- **Study questions**
[A] For each statement, answer yes or no on whether it agrees with the Pakula notes, and quote the words from the notes that settle it. (i) The pipe reached Pakula's windshield after another car struck it. (ii) Pakula was pronounced dead at the scene on the Long Island Expressway. (iii) "A Tale of Two Strippers" centered on two female dancers in Las Vegas.
[B] Pick up the Pakula notes after their final sentence and continue them.

- **Excerpt to read**
- He was killed when a metal pipe smashed through the windshield of his black Volvo station wagon and struck him in the head. The seven-foot-long pipe was already in the roadway when another car gave it a glancing blow, sending it through Pakula's windshield. Then Pakula's car swerved across a service road and hit a fence. The accident happened about a quarter mile east of the Melville exit on the Long Island Expressway. He was taken to North Shore University Hospital at Plainview (Nassau County), where he was pronounced dead at 12:22 P.M.
- His interest in psychology, particularly how men deal with their fears, has been reflected in many of his films.
- In 1998, he was slowly in the works to direct a situation comedy he had written entitled "A Tale of Two Strippers"; which told the story of two male exotic dancers in Las Vegas who find themselves trying to evade a hit man after witnessing an arranged murder when they get an address mixed up and arrive to the wrong location to perform a private gig. He died in an automobile accident before anything could start so the project was immediately canceled. Had it gone through it would've marked the film debuts of actors Josh Duhamel and Ashton Kutcher whom he hired to star in the lead roles.

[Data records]
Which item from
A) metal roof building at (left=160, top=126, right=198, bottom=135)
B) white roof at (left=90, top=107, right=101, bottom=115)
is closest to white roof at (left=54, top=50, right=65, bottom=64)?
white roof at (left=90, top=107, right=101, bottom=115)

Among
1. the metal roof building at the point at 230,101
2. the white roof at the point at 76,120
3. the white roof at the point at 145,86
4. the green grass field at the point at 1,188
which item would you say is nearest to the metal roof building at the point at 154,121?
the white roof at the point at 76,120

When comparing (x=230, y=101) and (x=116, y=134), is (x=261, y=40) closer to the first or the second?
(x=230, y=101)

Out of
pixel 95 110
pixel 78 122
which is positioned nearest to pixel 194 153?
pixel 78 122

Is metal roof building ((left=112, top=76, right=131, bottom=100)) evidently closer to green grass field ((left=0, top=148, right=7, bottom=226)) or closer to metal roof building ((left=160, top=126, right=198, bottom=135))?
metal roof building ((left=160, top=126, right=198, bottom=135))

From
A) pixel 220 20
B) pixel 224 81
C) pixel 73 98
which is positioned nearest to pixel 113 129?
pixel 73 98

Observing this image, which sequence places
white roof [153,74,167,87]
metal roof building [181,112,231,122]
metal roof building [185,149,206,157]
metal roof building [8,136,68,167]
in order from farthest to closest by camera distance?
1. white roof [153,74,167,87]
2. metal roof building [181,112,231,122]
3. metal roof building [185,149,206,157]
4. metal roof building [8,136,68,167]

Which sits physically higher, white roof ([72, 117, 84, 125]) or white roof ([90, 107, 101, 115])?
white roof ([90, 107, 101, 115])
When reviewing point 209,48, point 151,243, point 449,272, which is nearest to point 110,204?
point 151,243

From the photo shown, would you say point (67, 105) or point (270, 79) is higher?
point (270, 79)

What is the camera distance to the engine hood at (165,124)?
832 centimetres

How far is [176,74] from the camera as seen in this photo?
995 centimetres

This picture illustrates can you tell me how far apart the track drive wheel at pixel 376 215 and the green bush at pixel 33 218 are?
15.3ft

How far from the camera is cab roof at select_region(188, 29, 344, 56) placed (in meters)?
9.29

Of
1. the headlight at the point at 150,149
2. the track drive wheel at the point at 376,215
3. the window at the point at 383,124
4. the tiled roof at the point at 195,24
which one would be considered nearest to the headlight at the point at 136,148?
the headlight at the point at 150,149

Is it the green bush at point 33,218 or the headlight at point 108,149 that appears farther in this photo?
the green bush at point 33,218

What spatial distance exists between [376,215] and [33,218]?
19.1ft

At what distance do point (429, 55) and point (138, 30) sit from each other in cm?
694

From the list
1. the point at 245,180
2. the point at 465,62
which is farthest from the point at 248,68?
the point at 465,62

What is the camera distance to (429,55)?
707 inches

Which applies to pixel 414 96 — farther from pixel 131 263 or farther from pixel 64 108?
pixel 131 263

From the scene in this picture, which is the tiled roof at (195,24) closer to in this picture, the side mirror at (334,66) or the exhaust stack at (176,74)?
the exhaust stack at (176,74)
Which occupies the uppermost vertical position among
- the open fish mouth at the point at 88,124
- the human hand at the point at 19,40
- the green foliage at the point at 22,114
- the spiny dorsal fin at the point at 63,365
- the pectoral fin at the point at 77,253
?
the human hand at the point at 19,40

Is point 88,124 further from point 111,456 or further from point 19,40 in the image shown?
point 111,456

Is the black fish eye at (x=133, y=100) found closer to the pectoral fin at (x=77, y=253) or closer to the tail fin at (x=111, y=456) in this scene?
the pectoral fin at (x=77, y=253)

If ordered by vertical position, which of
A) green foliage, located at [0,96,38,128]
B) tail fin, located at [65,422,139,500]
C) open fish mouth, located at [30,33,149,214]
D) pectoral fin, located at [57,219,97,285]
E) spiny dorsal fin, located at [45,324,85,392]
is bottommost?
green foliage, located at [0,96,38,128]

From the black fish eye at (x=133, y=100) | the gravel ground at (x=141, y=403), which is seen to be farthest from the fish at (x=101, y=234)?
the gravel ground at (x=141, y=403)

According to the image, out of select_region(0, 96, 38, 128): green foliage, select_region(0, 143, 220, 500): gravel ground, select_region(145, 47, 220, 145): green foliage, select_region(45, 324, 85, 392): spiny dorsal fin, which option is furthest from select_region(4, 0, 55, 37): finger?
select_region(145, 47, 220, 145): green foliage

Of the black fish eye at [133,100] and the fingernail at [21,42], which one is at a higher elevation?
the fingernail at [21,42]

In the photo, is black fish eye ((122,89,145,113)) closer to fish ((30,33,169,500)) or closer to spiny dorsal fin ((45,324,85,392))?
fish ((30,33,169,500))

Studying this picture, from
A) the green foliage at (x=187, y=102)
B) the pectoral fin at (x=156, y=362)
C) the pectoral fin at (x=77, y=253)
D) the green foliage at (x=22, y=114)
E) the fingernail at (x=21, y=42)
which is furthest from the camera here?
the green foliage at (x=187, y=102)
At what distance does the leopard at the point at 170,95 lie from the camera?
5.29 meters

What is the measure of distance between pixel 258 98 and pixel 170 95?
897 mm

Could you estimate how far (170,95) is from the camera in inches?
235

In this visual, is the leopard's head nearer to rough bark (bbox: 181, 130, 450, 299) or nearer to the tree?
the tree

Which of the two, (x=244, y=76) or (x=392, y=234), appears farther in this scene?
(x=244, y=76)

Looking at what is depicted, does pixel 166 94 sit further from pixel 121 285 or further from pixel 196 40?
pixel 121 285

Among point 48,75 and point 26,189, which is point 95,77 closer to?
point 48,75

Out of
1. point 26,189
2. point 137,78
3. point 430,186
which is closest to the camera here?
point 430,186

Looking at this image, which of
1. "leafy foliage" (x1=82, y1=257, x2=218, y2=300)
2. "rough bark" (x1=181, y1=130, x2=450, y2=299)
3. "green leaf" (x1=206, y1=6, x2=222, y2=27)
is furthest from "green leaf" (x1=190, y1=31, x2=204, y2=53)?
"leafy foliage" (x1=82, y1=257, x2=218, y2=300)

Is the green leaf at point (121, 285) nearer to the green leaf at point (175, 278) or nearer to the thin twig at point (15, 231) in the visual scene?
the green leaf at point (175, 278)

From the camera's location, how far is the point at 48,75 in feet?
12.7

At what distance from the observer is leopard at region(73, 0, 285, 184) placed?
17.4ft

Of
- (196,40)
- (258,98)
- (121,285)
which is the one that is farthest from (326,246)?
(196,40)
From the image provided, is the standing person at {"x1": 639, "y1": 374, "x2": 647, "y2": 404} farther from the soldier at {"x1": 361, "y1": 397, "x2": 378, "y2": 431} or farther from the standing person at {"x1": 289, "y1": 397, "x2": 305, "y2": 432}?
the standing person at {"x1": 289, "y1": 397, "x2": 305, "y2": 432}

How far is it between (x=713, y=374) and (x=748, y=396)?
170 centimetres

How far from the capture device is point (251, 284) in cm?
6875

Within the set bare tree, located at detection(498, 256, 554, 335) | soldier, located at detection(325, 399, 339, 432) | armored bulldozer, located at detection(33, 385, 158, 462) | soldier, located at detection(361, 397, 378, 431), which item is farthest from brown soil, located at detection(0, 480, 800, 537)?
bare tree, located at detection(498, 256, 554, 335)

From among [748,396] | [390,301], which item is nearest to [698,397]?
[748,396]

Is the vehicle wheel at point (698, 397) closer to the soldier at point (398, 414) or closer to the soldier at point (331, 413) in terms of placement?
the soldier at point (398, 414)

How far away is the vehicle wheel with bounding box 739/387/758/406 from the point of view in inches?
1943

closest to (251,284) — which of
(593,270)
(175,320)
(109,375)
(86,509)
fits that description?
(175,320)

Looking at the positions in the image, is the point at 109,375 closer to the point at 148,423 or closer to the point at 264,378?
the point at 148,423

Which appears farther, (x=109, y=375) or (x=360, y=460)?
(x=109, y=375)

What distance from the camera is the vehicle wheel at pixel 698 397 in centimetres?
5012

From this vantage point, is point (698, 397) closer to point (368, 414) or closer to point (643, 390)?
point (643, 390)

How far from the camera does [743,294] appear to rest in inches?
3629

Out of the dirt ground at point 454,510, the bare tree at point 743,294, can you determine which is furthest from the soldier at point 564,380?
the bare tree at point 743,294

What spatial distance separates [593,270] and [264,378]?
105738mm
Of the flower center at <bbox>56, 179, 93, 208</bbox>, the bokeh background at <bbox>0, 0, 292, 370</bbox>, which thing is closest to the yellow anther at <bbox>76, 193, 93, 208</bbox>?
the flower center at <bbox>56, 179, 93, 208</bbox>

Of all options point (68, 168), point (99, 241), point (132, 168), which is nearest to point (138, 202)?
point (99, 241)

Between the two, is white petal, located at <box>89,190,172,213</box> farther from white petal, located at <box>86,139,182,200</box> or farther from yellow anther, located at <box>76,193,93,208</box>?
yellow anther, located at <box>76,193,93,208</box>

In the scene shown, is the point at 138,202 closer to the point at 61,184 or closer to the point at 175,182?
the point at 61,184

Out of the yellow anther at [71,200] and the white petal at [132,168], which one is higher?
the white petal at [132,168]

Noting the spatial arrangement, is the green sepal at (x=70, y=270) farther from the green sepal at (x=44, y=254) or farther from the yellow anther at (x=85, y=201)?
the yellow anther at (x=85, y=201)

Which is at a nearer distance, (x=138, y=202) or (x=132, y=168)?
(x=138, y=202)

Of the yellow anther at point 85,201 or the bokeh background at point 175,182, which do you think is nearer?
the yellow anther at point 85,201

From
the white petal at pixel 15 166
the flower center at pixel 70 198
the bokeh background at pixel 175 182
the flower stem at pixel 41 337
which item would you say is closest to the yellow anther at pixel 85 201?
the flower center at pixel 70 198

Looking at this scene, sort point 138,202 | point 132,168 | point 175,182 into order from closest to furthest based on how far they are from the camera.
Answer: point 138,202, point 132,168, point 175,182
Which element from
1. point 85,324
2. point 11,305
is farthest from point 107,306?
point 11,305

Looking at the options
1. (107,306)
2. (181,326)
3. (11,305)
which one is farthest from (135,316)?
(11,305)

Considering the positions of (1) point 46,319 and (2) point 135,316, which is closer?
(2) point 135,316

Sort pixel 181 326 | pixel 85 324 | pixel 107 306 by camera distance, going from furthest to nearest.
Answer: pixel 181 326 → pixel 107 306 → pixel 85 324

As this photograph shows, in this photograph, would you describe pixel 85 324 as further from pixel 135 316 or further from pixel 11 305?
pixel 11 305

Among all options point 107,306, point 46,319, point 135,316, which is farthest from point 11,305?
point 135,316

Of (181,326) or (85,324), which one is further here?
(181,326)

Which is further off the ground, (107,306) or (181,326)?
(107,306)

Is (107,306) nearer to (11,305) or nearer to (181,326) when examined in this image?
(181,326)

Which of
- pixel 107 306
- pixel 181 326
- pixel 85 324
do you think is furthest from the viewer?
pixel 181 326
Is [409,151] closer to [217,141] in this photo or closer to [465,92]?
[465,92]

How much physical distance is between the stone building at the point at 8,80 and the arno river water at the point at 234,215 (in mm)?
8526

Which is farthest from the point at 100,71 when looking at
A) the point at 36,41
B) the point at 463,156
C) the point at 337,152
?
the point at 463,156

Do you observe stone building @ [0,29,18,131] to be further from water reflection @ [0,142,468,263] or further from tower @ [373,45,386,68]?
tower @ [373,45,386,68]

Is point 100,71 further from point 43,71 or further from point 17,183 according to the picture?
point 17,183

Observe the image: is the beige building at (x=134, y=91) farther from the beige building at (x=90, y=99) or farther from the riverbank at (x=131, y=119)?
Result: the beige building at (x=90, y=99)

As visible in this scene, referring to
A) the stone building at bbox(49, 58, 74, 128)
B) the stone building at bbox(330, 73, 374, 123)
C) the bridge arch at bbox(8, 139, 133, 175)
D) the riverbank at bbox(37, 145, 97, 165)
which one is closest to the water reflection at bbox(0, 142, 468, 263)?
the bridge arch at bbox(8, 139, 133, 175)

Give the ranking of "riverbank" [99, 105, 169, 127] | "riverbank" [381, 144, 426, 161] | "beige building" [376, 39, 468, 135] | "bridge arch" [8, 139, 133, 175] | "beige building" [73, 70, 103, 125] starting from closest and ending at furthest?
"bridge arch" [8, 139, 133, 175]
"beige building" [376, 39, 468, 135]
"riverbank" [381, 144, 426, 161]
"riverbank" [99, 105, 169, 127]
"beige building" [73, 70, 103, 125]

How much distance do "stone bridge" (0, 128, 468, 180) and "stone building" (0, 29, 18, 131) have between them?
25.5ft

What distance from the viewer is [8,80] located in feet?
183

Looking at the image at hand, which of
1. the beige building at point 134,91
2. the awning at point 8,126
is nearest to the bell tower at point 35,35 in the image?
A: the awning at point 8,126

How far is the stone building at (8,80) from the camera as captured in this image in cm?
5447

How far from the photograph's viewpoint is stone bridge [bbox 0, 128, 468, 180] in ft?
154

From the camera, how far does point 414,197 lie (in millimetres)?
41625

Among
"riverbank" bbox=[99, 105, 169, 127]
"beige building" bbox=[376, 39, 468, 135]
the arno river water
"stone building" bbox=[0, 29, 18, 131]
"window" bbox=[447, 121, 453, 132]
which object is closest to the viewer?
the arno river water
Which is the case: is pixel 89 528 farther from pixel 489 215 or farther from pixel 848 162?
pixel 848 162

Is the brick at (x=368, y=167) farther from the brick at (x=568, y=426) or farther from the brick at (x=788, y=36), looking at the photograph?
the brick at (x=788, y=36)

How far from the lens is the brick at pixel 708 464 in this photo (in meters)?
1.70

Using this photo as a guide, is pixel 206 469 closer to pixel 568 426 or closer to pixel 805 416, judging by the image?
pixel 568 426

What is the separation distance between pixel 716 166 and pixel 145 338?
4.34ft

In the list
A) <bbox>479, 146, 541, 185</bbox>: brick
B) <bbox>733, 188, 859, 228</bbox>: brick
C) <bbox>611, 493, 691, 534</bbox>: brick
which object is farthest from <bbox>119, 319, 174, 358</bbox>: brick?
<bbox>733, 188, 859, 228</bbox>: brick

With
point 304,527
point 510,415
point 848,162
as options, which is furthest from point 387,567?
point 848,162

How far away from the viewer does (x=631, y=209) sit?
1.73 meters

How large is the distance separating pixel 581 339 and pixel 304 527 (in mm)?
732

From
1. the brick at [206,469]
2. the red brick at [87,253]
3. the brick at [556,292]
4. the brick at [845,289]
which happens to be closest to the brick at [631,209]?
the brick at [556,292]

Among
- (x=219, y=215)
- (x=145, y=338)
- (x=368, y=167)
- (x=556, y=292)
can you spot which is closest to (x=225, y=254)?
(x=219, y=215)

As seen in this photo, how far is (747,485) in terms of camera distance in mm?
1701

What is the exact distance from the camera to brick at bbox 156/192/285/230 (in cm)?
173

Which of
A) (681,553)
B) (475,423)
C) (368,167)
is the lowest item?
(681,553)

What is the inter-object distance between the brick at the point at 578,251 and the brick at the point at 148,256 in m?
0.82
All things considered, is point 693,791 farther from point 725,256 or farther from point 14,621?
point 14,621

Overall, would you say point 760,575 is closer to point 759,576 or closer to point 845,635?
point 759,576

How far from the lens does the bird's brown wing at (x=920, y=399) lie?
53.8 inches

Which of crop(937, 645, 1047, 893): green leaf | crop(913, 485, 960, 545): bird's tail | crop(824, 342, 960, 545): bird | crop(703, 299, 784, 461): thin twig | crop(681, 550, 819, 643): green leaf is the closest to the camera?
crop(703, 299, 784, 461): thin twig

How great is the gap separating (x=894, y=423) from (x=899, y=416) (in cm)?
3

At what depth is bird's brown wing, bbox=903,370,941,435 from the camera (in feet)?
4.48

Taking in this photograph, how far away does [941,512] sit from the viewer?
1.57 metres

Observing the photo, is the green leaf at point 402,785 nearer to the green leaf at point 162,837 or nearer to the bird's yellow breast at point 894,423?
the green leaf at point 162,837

- **Answers for the tasks**
[A]
(i) Yes: "another car gave it a glancing blow, sending it through Pakula's windshield"
(ii) No: "He was taken to North Shore University Hospital at Plainview (Nassau County), where he was pronounced dead at 12:22 P.M."
(iii) No: "two male exotic dancers in Las Vegas"

[B]
- Always highly supportive of his cast, he had a reputation as an 'actor's director'.
- Directed 8 different actors in Oscar-nominated performances: Jane Fonda, Liza Minnelli, Jason Robards, Jane Alexander, Richard Farnsworth, Jill Clayburgh, Candice Bergen and Meryl Streep. Fonda, Robards and Streep won Oscars for their performances in one of Pakula's movies.
- Started out as assistant to the head of Warner Brothers Cartoons, before becoming assistant producer at MGM in 1950. Subsequently moved to Paramount as producer.
- It became a journalistic cliche to say that Pakula's bizarre accidental death was "like a scene from one of his own films", but, in fact, it bears a notable resemblance to a scene in a film directed by Sam Peckinpah, "The Osterman Weekend".
- His father was a Polish Jewish immigrant who ran a printing business, while his mother was born in New York, to Russian Jewish parents. Alan graduated from Yale and was expected to take over the business, but he convinced his father into underwriting a movie. This set him on a producer's path, and he later became a director.
- He has directed one film that has been selected for the National Film Registry by the Library of Congress as being "culturally, historically or aesthetically" significant: All the President's Men (1976). He has also produced one film that is in the registry: To Kill a Mockingbird (1962).
- According to his family on a New York Times interview at the time of his death, Pakula next project was a screenplay named ''No Ordinary Time", focusing on the White House during the time of Franklin Roosevelt.
- After graduating with a degree in drama from Yale University, he obtained a job with the Leland Hayward Theatrical Agency, which fueled his ambitions to go into show business.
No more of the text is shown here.